*What the task requires*: In the blog post on Revelation 19, what does the writer say their goal is not? Please answer in one sentence.

*Text excerpt*:
——
Blog
Revelation 19
By Joe Haynes
March 31, 2022
These final 4 chapters of Revelation contain the exciting prophecies of the event we’ve literally all been waiting for—the return of the Lord Jesus in glory and majesty, followed by the great victory over Satan; the resurrection of the saints; Judgment; the New Heavens and Earth; the New Jerusalem! I’m sure you know there are lots of different ways to interpret these things—many alternative views of how the end times will all come to pass. So what I want to do is not just add my own interpretation to the menu of eschatological systems you can choose from—I want to help you see both the details of what John wrote down and the significance of how he wrote it down. If you grow in your appreciation for the richness of this book of the Bible, and in your confidence in it as the Word of God for His Church, in order that we might believe in and stay awake as we wait for Jesus to come again, then I will have succeeded. I would rather spend our brief time together helping you see what is here for us to see than to give you all the arguments and reasons why I think you should interpret this book the way I do. My goal is not to convince you that I’m right; my purpose is to help you appreciate what is here to be seen.
——
*Material provided*:
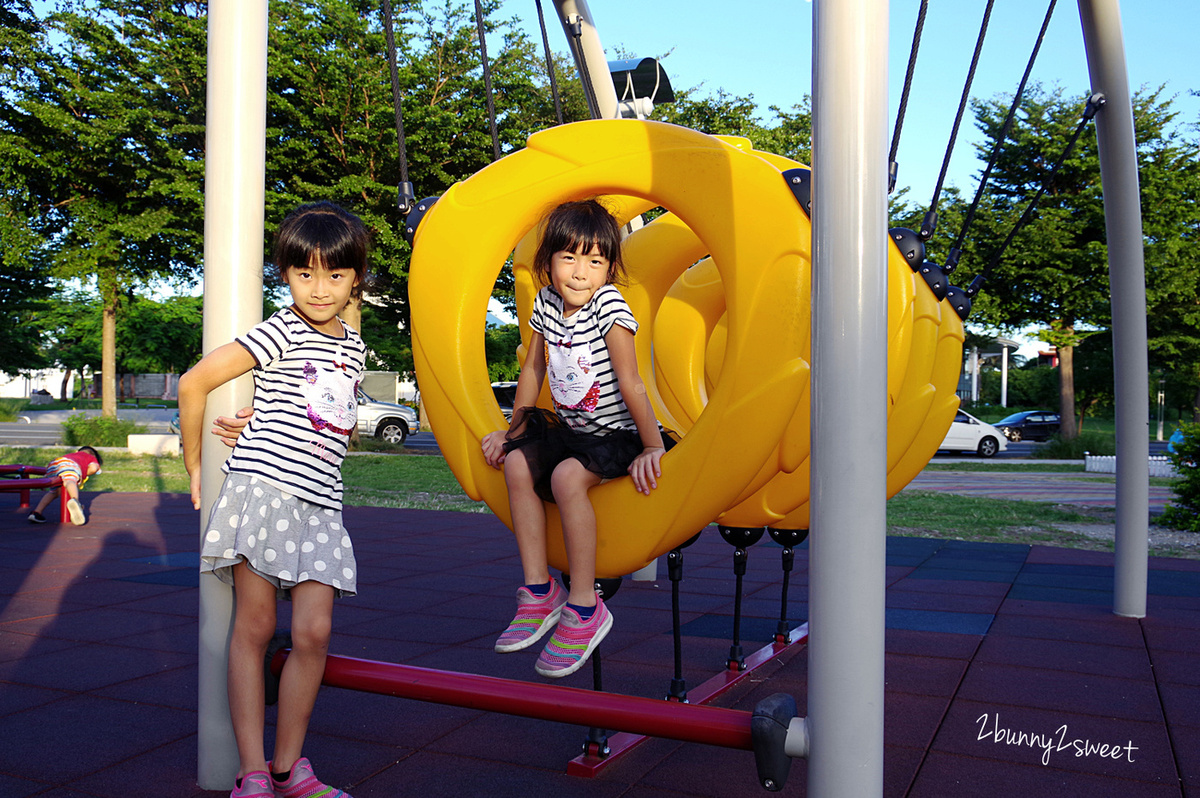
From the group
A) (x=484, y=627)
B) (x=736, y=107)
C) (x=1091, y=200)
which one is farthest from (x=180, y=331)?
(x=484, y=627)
——
*Correct response*: The writer's goal is not to convince the reader that the writer is right.